LA DIVISIONE CELLULARE
Il processo grazie al quale una cellula genera un’altra cellula è detto divisione cellulare.
Negli organismi unicellulari coincide con la riproduzione dell’intero organismo, invece,
negli organismi pluricellulari, ha un ruolo importante nella crescita e riparazione dei
tessuti ed è indispensabile per la riproduzione.
 La riproduzione di un organismo può essere sessuata o asessuata:
il processo riproduttivo che prevede l’unione di due gameti (che nell’uomo sono lo
spermatozoo e la cellula uovo) è detto riproduzione sessuata.
I gameti portano con sé una serie completa d’informazioni genetiche, cioè una copia
del genoma dell’organismo; dunque, le cellule figlie ereditano le caratteristiche di
entrambi i genitori, ma non sono identici ad essi;
 La riproduzione a partire da un solo genitore, senza intervento dei gameti, è detta
riproduzione asessuata. In questo caso, il genitore genera figli geneticamente
identici a sé stesso.
La riproduzione dei procarioti è asessuata ed è detta scissione binaria.

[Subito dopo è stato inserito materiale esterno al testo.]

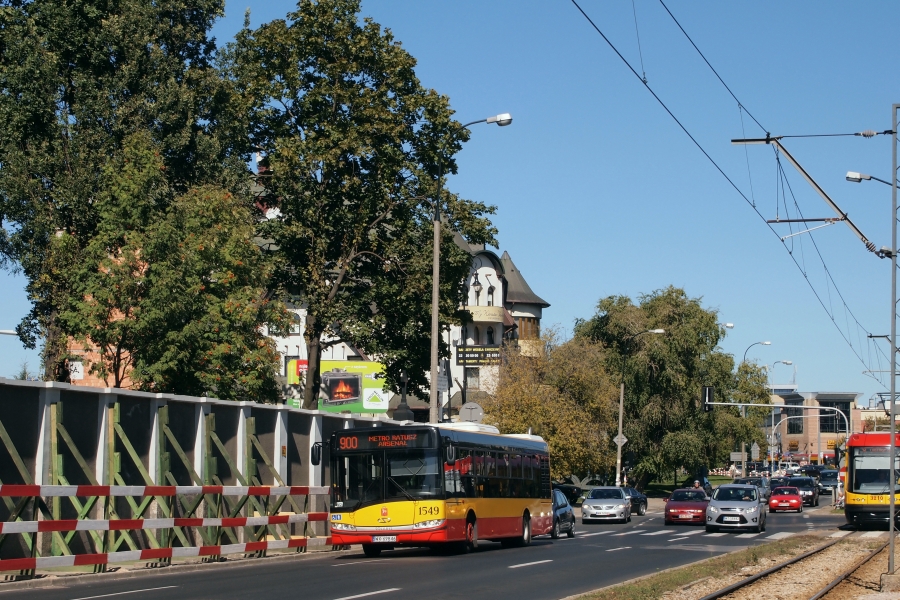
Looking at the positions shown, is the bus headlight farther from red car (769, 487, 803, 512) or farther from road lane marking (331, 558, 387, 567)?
red car (769, 487, 803, 512)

Negli eucarioti esistono due diversi meccanismi di divisione cellulare: la mitosi e la
meiosi.
La mitosi interviene nei processi di accrescimento e di rinnovamento cellulare di tutti
gli organismi, indipendentemente dal tipo di riproduzione; la meiosi invece riguarda
solo i gameti, cioè le cellule coinvolte nella riproduzione sessuata.
Affinché la cellula possa dividersi, devono accadere quattro eventi:
 ci deve essere un segnale riproduttivo, che dà inizio alla divisione cellulare;
 la replicazione (o duplicazione) del DNA deve avvenire cosicché ciascuna
delle due nuove cellule abbia un corredo genetico completo e identico;
 la cellula deve distribuire equamente il DNA duplicato tra le due cellule figlie.
Questo processo è detto segregazione;
 alla membrana plasmatica (e alla parete cellulare, quando c’è) si deve
aggiungere nuovo materiale, così da poter separare le due cellule attraverso un
processo detto citodieresi.
Nei procarioti la divisione cellulare consiste nella riproduzione dell’intero organismo.
La cellula cresce di dimensione, duplica il proprio DNA e poi si divide in due con un
processo detto scissione binaria:
 I segnali riproduttivi: i segnali per l’inizio della divisione cellulare dipendono da
fattori esterni, come le condizioni ambientali o la concentrazione di sostanze
nutritive.
 La duplicazione del DNA: in genere i batteri possiedono una singola molecola di
DNA, legata a proteine, che costituisce un cromosoma circolare.
Per trovare posto dentro la cellula, la molecola di DNA deve compattarsi,
ripiegandosi su sé stessa, grazie anche a proteine basiche (cariche positivamente)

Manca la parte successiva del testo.